(Records drawn from a dataset)
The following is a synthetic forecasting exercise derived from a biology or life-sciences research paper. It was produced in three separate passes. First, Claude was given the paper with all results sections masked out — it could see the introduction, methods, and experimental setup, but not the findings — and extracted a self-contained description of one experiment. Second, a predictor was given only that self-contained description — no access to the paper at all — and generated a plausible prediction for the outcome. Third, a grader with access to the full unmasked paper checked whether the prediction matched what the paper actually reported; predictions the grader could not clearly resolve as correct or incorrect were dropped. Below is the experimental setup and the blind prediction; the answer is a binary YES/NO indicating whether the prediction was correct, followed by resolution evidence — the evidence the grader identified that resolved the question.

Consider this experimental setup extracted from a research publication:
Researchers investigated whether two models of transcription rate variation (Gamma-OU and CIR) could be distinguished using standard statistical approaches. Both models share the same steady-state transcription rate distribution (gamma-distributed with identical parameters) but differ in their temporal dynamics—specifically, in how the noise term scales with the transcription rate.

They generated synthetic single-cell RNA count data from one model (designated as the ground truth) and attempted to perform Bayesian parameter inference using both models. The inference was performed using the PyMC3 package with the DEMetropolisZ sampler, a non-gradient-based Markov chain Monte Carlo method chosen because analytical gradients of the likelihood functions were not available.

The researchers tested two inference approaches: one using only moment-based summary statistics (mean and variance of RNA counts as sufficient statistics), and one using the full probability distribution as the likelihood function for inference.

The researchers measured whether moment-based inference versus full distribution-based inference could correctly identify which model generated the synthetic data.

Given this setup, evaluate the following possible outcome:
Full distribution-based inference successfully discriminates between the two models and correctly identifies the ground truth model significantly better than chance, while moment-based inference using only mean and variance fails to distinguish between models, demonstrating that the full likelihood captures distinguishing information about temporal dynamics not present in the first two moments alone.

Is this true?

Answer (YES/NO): YES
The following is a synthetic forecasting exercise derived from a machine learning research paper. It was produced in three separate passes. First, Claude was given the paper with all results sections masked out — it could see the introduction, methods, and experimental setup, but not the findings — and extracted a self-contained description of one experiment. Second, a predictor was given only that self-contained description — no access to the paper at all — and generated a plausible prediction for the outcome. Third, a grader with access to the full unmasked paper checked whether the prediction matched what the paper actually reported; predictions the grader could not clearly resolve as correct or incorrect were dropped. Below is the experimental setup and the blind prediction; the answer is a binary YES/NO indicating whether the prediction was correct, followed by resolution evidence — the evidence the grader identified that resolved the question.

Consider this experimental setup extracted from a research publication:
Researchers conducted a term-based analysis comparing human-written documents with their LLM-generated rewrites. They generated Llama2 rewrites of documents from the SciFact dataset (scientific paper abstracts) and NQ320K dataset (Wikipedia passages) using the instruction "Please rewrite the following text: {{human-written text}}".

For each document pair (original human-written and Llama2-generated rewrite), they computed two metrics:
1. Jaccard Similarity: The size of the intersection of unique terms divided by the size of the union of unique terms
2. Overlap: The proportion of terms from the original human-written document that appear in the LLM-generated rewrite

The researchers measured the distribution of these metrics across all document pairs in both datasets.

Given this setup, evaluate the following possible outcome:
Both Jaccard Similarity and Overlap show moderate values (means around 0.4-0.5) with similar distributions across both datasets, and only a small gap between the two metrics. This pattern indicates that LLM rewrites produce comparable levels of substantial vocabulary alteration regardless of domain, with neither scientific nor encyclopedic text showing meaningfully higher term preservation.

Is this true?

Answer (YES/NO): NO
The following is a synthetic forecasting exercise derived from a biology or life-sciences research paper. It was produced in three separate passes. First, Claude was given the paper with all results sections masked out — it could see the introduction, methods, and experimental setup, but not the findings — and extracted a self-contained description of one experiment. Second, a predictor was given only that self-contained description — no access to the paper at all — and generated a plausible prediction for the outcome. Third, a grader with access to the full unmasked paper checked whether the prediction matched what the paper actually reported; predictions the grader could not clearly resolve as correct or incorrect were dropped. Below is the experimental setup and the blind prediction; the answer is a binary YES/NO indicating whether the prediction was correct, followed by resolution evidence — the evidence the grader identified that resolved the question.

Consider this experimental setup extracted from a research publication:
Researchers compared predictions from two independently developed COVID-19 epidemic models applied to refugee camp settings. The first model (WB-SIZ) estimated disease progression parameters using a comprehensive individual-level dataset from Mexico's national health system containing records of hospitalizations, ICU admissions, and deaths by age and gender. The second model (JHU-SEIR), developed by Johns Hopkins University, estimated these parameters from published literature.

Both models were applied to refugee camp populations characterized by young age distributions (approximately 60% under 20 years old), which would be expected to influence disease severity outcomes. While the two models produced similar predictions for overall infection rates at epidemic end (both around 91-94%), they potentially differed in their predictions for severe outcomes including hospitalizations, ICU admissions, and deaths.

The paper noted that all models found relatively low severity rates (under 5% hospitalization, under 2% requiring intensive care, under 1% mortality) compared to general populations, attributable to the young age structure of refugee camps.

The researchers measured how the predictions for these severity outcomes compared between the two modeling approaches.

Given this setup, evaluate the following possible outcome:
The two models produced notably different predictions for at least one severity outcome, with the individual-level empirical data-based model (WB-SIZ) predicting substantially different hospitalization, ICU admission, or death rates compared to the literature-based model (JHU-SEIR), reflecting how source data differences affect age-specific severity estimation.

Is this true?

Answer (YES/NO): YES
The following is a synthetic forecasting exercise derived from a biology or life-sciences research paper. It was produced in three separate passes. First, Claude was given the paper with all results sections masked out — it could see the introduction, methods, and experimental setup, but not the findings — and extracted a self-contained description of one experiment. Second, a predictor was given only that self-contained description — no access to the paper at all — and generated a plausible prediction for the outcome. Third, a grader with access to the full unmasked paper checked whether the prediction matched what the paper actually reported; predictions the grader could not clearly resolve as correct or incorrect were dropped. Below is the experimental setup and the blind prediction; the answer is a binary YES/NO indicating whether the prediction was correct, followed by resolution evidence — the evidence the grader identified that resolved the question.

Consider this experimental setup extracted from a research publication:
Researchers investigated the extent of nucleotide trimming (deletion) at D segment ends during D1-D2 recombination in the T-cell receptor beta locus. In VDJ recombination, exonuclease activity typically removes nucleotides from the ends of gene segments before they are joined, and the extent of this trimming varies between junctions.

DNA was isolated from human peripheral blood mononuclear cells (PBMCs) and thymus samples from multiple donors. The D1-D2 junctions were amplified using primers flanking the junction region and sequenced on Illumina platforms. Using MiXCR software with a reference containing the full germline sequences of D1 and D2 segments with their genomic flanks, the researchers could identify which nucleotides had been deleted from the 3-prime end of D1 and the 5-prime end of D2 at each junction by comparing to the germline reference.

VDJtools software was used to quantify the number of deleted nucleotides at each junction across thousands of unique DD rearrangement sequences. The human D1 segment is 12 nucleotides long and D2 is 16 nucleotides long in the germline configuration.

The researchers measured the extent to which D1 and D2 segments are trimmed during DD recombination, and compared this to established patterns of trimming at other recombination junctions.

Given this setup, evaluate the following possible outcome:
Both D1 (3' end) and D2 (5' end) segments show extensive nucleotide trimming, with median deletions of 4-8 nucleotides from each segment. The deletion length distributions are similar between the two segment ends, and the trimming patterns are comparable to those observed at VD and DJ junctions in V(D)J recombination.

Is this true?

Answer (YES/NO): NO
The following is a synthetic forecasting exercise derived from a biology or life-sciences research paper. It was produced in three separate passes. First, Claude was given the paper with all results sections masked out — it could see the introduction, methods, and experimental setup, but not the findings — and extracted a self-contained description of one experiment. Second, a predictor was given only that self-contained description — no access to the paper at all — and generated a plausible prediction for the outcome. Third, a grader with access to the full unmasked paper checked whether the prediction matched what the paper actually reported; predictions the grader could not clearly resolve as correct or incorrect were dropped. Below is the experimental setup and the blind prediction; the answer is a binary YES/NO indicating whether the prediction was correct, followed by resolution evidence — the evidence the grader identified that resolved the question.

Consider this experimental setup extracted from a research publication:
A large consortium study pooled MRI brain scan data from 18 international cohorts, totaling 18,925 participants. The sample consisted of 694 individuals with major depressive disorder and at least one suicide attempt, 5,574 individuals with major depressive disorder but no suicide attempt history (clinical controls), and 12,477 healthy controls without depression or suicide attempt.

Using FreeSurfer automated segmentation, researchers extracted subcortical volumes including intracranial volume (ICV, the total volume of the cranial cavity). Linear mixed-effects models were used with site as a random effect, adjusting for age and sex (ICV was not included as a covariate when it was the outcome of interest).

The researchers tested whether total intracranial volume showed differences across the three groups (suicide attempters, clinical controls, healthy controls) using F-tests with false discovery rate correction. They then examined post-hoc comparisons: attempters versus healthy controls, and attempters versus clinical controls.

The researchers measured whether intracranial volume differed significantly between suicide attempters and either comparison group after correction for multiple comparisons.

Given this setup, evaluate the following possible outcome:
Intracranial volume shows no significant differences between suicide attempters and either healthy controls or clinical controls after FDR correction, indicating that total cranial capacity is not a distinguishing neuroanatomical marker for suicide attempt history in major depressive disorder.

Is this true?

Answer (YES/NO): NO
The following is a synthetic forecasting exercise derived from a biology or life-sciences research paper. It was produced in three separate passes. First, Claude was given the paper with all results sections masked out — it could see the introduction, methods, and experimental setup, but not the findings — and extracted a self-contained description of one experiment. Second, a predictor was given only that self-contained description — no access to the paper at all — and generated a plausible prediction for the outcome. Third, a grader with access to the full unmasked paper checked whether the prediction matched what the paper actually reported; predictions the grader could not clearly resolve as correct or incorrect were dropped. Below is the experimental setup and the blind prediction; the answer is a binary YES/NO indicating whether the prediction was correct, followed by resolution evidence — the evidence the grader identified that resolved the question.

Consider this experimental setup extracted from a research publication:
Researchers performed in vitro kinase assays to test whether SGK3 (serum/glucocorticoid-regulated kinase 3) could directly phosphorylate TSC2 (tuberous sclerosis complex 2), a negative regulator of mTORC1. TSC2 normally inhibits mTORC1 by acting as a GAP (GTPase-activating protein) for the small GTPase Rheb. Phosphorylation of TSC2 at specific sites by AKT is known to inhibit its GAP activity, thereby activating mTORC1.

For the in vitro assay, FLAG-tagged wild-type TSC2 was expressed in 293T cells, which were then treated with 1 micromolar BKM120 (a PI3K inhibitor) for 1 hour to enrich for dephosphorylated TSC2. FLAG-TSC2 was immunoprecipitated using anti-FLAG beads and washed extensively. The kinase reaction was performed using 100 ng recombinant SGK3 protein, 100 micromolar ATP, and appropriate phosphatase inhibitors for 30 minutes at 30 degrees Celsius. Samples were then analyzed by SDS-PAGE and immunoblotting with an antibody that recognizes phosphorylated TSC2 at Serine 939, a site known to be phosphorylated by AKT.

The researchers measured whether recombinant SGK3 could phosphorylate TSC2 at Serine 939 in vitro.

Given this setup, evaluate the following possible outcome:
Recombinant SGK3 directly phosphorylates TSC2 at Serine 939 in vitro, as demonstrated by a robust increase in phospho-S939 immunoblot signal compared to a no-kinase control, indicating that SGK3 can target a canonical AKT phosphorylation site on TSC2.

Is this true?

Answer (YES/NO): YES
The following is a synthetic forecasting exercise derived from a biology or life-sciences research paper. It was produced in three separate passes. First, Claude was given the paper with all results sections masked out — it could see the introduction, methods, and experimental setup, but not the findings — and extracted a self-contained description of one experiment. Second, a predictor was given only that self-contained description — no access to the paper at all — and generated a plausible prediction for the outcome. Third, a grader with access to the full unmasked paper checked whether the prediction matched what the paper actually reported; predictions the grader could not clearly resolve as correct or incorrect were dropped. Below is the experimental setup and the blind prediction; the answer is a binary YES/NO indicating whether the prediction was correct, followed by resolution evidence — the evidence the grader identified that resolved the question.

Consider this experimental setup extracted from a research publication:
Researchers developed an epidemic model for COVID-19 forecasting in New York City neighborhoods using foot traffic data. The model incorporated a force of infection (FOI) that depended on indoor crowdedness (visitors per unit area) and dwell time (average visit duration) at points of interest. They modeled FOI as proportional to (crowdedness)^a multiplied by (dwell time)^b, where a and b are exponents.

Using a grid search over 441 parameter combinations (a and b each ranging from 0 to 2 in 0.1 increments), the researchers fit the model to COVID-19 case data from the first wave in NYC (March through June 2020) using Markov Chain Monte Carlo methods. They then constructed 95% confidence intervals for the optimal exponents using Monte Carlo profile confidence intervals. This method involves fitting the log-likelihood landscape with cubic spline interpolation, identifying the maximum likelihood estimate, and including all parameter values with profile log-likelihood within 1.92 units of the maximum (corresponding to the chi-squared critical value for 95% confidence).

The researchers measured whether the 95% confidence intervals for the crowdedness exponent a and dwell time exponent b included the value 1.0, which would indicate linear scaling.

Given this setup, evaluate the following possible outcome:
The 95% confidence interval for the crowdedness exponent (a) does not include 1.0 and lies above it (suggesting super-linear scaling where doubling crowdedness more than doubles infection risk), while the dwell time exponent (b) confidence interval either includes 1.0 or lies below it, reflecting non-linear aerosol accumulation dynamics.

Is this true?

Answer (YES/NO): NO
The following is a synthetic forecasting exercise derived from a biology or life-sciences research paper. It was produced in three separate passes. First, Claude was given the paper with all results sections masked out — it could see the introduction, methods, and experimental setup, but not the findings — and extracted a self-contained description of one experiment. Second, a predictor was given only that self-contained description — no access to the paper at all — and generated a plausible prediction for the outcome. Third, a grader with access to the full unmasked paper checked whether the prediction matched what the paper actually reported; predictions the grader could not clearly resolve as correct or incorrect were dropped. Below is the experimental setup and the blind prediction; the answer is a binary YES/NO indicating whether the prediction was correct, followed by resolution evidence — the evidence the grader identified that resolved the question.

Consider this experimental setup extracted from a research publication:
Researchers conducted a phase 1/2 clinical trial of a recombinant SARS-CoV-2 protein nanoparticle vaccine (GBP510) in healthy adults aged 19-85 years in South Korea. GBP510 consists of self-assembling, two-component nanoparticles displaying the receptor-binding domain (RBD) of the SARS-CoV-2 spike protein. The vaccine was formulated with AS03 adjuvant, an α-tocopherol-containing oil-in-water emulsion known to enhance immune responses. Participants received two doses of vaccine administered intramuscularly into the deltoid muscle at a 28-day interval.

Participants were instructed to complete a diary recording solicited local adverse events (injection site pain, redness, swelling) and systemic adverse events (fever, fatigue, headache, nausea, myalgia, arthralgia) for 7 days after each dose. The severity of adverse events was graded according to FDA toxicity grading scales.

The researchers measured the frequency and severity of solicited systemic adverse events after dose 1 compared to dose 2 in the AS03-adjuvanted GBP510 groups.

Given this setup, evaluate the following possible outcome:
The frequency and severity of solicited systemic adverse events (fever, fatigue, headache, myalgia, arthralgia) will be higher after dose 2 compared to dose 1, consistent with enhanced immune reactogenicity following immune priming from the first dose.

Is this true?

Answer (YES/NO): YES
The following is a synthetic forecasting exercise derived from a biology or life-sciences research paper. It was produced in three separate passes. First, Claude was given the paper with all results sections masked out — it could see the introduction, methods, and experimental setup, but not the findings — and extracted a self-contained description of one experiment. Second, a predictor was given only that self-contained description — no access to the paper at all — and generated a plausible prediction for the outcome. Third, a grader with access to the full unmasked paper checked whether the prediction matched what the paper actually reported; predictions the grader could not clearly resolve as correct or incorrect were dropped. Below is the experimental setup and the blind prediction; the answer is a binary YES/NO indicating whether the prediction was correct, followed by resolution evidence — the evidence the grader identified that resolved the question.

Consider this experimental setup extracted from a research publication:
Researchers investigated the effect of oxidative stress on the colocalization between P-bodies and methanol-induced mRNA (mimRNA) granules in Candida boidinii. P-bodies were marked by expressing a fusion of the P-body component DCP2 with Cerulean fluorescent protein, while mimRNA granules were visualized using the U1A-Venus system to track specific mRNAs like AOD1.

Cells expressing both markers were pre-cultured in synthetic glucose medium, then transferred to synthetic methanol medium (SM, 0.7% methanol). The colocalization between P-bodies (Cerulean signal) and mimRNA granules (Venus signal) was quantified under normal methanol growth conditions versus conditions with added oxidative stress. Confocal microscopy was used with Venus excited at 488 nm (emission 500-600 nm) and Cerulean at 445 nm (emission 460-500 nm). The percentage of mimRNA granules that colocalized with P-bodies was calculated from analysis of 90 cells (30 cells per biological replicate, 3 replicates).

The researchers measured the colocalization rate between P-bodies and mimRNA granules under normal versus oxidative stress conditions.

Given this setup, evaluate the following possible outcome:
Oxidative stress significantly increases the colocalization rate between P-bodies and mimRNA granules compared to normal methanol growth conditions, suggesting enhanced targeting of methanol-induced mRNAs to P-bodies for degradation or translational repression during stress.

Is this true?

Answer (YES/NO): YES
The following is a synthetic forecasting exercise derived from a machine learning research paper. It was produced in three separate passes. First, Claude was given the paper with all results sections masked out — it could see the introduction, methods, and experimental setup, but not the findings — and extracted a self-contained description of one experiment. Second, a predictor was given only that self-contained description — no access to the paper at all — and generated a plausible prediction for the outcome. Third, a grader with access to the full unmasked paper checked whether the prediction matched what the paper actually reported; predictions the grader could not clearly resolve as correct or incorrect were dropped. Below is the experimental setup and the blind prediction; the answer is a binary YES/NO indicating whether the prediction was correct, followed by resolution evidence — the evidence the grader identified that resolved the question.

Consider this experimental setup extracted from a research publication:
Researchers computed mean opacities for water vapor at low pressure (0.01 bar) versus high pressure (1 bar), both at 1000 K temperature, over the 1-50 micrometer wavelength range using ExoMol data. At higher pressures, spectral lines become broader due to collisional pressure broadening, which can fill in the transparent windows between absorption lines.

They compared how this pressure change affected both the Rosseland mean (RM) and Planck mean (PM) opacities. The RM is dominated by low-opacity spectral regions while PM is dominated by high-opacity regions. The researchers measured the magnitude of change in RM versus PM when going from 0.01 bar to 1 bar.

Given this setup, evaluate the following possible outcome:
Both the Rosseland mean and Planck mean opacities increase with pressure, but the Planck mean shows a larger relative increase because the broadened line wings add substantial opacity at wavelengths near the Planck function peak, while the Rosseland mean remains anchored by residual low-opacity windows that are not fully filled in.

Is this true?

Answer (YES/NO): NO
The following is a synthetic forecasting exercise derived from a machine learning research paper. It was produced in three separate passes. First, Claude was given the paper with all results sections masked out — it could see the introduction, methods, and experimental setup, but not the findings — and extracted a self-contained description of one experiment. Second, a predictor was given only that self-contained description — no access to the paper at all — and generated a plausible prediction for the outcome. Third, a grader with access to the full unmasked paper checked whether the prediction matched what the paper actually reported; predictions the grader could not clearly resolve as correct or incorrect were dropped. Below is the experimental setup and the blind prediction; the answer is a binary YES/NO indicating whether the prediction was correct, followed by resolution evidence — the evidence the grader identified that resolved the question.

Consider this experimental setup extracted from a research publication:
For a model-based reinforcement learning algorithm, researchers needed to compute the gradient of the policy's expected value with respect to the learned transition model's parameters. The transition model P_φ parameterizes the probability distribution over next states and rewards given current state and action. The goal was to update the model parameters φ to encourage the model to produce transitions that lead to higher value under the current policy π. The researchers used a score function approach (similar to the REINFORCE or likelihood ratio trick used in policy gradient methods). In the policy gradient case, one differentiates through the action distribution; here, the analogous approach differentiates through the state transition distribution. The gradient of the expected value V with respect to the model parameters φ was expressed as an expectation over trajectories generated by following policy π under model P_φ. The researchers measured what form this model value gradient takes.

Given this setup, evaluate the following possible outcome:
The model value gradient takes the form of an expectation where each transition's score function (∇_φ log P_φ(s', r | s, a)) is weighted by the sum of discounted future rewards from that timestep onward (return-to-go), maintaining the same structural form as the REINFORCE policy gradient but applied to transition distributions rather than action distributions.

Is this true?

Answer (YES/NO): NO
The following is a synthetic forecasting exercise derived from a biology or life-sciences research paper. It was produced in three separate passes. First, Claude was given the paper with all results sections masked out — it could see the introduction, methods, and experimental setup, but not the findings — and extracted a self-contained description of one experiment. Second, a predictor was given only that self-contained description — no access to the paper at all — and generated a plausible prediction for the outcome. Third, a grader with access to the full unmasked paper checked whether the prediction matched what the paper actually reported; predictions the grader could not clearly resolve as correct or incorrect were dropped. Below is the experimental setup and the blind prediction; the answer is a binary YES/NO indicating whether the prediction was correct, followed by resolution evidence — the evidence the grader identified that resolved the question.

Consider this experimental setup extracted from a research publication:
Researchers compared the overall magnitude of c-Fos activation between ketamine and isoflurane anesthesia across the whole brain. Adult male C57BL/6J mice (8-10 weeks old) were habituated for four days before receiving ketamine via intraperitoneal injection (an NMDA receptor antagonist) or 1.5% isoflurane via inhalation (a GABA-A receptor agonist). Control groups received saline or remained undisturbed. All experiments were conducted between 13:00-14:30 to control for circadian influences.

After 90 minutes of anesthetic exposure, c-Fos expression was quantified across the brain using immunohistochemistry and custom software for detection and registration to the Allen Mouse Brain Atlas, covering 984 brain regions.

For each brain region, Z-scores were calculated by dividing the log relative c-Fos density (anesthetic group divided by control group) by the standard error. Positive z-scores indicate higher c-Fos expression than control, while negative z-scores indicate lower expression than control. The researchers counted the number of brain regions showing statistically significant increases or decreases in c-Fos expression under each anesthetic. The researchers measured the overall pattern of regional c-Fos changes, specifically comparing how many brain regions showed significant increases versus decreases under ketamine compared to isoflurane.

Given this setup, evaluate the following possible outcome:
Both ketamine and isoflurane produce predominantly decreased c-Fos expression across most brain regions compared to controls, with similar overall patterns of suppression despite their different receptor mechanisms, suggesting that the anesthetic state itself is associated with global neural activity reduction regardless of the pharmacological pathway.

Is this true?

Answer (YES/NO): NO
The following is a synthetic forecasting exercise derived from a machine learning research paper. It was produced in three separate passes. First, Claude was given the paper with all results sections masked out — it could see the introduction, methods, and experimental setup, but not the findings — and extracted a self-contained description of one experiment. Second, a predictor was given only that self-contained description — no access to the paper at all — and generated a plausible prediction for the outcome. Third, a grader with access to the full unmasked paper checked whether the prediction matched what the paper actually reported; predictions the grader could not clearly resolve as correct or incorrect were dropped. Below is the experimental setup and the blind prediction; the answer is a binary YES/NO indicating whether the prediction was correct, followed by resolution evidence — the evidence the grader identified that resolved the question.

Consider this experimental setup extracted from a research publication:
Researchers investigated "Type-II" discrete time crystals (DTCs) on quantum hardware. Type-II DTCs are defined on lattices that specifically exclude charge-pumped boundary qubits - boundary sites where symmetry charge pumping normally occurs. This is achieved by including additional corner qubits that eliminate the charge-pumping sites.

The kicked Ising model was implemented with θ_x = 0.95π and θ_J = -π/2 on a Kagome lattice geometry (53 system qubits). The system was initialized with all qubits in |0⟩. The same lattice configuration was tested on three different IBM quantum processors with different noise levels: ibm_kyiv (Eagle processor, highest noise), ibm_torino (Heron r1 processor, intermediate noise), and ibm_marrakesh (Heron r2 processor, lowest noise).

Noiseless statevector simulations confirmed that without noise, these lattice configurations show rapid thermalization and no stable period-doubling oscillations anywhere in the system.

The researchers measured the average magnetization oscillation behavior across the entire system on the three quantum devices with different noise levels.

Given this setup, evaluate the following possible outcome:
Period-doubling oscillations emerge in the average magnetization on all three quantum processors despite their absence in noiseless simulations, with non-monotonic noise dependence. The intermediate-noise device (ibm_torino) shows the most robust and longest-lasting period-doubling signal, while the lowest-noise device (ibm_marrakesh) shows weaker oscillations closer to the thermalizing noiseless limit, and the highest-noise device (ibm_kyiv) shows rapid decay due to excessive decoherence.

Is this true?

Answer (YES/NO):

_Your assignment_:
Reproduce the lines above, beginning at the line with "Intracranial volume shows" and stopping after the line with "Researchers performed in", exactly as they are.

_Answer box_:
Intracranial volume shows no significant differences between suicide attempters and either healthy controls or clinical controls after FDR correction, indicating that total cranial capacity is not a distinguishing neuroanatomical marker for suicide attempt history in major depressive disorder.

Is this true?

Answer (YES/NO): NO
The following is a synthetic forecasting exercise derived from a biology or life-sciences research paper. It was produced in three separate passes. First, Claude was given the paper with all results sections masked out — it could see the introduction, methods, and experimental setup, but not the findings — and extracted a self-contained description of one experiment. Second, a predictor was given only that self-contained description — no access to the paper at all — and generated a plausible prediction for the outcome. Third, a grader with access to the full unmasked paper checked whether the prediction matched what the paper actually reported; predictions the grader could not clearly resolve as correct or incorrect were dropped. Below is the experimental setup and the blind prediction; the answer is a binary YES/NO indicating whether the prediction was correct, followed by resolution evidence — the evidence the grader identified that resolved the question.

Consider this experimental setup extracted from a research publication:
Researchers performed in vitro kinase assays to test whether SGK3 (serum/glucocorticoid-regulated kinase 3) could directly phosphorylate TSC2 (tuberous sclerosis complex 2), a negative regulator of mTORC1. TSC2 normally inhibits mTORC1 by acting as a GAP (GTPase-activating protein) for the small GTPase Rheb. Phosphorylation of TSC2 at specific sites by AKT is known to inhibit its GAP activity, thereby activating mTORC1.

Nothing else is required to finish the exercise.